- From precise de novo protein design to early-stage immunogenicity assessment
- Overcoming data scarcity with a unique 바카라사이트 벳페어 approach and best-in-class predictive performance

바카라사이트 벳페어 (black bar) outperforms all other models in predicting immunogenic responses (source : Galux)
T-SCAPE (black bar) outperforms all other models in predicting immunogenic responses (source : Galux)

[by Jin, Yu Jeong] Galux, a pioneer in AI-driven protein design, announced on Deccember 11 that the development of T-SCAPE (T-cell Immunogenicity Scoring via Cross-domain Aided Predictive Engine), an AI framework for predicting T-cell immunogenicity in therapeutic proteins. The study, conducted in collaboration with Seoul National University, has been published in the peer-reviewed journal ‘Science Advances’.
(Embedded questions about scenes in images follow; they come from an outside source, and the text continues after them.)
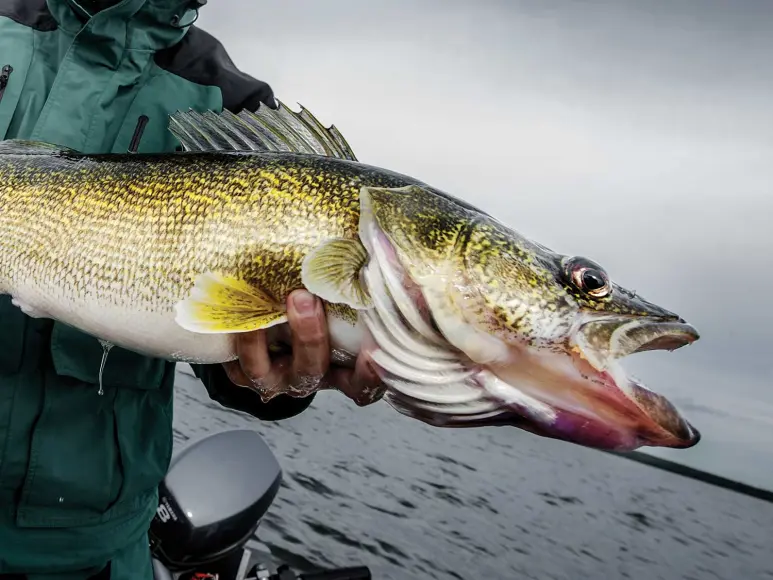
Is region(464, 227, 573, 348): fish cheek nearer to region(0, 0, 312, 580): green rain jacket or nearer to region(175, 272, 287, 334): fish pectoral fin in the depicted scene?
region(175, 272, 287, 334): fish pectoral fin

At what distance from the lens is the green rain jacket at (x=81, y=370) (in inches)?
109

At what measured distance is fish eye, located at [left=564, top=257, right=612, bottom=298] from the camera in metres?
2.09

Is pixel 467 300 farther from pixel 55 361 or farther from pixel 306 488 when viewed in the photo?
pixel 306 488

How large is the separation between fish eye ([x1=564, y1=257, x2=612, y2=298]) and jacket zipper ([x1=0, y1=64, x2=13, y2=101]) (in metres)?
2.54

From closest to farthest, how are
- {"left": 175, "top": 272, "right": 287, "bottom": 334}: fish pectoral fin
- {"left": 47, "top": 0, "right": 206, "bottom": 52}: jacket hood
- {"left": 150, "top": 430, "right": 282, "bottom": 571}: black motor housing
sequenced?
{"left": 175, "top": 272, "right": 287, "bottom": 334}: fish pectoral fin → {"left": 47, "top": 0, "right": 206, "bottom": 52}: jacket hood → {"left": 150, "top": 430, "right": 282, "bottom": 571}: black motor housing

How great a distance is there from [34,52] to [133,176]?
1.04 meters

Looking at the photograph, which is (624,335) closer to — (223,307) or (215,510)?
(223,307)

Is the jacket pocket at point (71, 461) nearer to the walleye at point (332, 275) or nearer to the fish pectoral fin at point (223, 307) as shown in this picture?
the walleye at point (332, 275)

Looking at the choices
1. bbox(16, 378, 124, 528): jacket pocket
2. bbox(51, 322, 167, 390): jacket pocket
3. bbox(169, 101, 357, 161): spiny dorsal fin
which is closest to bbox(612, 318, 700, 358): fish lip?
bbox(169, 101, 357, 161): spiny dorsal fin

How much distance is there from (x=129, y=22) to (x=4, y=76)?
0.62 m

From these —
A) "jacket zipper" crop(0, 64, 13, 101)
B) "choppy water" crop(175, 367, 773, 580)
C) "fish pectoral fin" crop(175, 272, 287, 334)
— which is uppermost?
"jacket zipper" crop(0, 64, 13, 101)

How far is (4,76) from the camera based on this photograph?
2836mm

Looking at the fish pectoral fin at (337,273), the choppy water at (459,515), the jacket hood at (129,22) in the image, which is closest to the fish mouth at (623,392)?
the fish pectoral fin at (337,273)

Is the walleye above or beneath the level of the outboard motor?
above
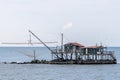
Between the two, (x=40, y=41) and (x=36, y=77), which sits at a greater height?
(x=40, y=41)

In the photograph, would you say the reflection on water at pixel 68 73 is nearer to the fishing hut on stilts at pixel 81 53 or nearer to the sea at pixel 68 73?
the sea at pixel 68 73

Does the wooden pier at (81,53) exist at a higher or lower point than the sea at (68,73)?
higher

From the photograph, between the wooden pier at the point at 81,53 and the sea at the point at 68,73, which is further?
the wooden pier at the point at 81,53

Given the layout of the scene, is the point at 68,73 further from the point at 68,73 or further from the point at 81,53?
the point at 81,53

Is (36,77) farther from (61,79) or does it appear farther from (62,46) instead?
(62,46)

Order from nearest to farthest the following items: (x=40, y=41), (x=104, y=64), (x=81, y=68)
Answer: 1. (x=81, y=68)
2. (x=104, y=64)
3. (x=40, y=41)

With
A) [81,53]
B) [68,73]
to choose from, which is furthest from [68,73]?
[81,53]

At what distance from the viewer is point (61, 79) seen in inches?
4542

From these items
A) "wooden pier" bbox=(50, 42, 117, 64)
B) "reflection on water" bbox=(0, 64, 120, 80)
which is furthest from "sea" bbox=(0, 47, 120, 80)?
"wooden pier" bbox=(50, 42, 117, 64)

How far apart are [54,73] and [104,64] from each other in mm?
29380

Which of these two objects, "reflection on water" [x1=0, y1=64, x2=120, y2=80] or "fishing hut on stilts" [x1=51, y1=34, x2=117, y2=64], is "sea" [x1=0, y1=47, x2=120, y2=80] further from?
"fishing hut on stilts" [x1=51, y1=34, x2=117, y2=64]

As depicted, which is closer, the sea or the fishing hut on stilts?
the sea

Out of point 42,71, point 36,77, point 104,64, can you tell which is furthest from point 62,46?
point 36,77

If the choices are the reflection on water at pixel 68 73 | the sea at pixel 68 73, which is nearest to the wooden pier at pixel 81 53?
the sea at pixel 68 73
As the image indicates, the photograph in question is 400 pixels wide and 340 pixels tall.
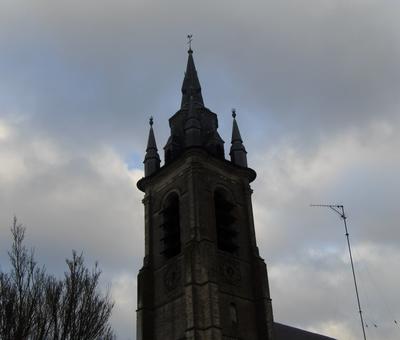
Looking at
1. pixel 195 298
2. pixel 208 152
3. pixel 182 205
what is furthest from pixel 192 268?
pixel 208 152

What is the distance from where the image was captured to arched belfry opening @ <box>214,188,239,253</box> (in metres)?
38.2

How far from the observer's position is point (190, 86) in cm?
4691

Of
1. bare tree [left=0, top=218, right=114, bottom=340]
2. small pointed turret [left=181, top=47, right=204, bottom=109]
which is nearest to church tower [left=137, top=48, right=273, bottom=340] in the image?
small pointed turret [left=181, top=47, right=204, bottom=109]

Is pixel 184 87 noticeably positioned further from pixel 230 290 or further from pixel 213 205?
pixel 230 290

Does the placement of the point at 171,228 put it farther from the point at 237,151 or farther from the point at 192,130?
the point at 237,151

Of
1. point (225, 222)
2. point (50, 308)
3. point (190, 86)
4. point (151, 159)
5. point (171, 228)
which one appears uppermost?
point (190, 86)

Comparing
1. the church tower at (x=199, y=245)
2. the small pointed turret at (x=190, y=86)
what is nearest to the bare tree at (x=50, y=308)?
the church tower at (x=199, y=245)

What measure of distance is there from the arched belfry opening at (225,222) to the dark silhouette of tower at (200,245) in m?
0.06

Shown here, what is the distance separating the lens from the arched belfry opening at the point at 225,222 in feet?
125

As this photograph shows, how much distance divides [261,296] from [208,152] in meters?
9.83

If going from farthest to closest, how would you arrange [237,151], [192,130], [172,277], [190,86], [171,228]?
[190,86], [237,151], [192,130], [171,228], [172,277]

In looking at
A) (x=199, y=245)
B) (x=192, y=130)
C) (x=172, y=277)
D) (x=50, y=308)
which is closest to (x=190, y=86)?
(x=192, y=130)

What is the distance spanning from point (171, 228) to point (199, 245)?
3825mm

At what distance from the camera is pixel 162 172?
41188mm
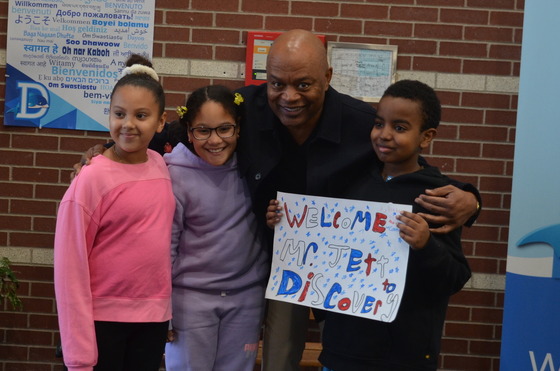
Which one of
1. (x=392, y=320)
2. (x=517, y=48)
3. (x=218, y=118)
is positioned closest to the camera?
(x=392, y=320)

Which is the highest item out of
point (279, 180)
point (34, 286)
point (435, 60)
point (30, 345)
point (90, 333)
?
point (435, 60)

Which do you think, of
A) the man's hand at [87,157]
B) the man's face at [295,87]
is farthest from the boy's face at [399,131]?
the man's hand at [87,157]

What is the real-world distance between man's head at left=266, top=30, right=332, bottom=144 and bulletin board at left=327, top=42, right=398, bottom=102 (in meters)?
1.72

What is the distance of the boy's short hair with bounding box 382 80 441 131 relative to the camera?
2.22 m

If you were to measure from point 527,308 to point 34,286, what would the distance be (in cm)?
300

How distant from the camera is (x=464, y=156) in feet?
14.1

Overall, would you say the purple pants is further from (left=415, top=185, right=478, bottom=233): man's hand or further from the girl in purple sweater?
(left=415, top=185, right=478, bottom=233): man's hand

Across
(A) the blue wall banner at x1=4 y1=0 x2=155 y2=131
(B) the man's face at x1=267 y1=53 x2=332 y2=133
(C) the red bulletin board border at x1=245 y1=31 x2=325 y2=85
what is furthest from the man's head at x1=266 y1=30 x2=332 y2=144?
(A) the blue wall banner at x1=4 y1=0 x2=155 y2=131

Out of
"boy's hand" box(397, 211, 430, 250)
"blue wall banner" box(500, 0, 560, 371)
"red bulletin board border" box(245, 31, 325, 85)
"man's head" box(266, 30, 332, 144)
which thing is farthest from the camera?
"red bulletin board border" box(245, 31, 325, 85)

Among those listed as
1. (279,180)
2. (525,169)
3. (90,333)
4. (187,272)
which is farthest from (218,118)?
(525,169)

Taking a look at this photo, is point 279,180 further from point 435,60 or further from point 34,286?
point 34,286

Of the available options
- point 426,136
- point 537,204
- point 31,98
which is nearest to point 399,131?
point 426,136

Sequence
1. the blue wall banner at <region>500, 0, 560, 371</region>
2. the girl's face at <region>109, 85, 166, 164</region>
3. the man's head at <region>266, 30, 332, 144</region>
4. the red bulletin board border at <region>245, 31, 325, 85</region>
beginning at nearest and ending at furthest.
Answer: the girl's face at <region>109, 85, 166, 164</region>
the man's head at <region>266, 30, 332, 144</region>
the blue wall banner at <region>500, 0, 560, 371</region>
the red bulletin board border at <region>245, 31, 325, 85</region>

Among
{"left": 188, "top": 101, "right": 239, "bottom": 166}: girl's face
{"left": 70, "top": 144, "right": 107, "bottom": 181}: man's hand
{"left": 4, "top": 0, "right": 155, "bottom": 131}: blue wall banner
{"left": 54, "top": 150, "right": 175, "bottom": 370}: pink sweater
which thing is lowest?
{"left": 54, "top": 150, "right": 175, "bottom": 370}: pink sweater
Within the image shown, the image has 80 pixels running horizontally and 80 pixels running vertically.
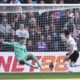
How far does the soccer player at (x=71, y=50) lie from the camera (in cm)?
1201

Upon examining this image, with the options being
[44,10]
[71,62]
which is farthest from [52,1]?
[71,62]

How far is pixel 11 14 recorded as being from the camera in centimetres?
1231

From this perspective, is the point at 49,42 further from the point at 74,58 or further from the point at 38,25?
the point at 74,58

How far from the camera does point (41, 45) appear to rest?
39.8 ft

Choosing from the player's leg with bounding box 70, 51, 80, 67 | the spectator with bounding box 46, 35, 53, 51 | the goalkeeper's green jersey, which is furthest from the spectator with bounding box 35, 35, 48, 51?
the player's leg with bounding box 70, 51, 80, 67

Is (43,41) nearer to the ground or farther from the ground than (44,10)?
nearer to the ground

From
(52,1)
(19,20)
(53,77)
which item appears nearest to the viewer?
(53,77)

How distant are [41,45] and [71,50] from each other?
0.89m

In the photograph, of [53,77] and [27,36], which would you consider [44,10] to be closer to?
[27,36]

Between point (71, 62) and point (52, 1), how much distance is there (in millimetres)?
2873

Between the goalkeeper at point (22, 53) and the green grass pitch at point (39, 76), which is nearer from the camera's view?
the green grass pitch at point (39, 76)

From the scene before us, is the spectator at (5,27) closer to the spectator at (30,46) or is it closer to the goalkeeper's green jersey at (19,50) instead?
the goalkeeper's green jersey at (19,50)

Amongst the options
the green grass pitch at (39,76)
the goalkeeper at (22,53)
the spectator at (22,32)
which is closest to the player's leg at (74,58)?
the green grass pitch at (39,76)

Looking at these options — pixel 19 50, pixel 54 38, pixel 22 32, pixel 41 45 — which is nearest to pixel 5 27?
pixel 22 32
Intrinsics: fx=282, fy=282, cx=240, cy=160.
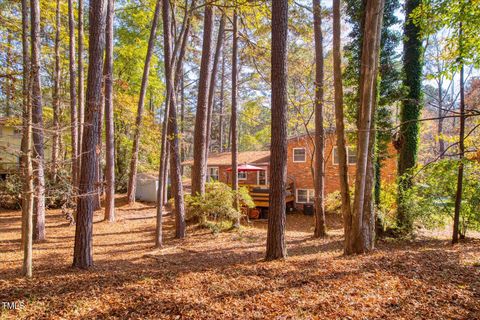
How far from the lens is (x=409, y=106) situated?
31.4 ft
T-cell activation plays a central role in immune-related safety events during 바카라사이트 벳페어 discovery. When a therapeutic protein is recognized as foreign, T-cells can initiate responses that reduce 바카라사이트 벳페어 efficacy or cause adverse effects. Despite its importance, predicting these responses has been difficult due to complex biological mechanisms and limited high-quality datasets.

바카라사이트 벳페어 addresses these challenges by integrating diverse immunological data, including human/non-human peptide sequences, MHC binding, TCR interaction, and downstream activation assays. The model undergoes pre-training on broad biological data before being fine-tuned on curated immune-related experimental datasets, allowing it to learn underlying principles that are inaccessible through conventional single-domain frameworks.

“To overcome the critical scarcity of immunogenicity data, we employed a ‘pre-training’ strategy where the AI learns broad biological principles first,” said Dr. Jinsung Noh, who co-led the research at Galux. “By applying adversarial domain adaptation to bridge the gaps between heterogeneous biological datasets and capture common rules, we were able to dramatically enhance predictive performance.”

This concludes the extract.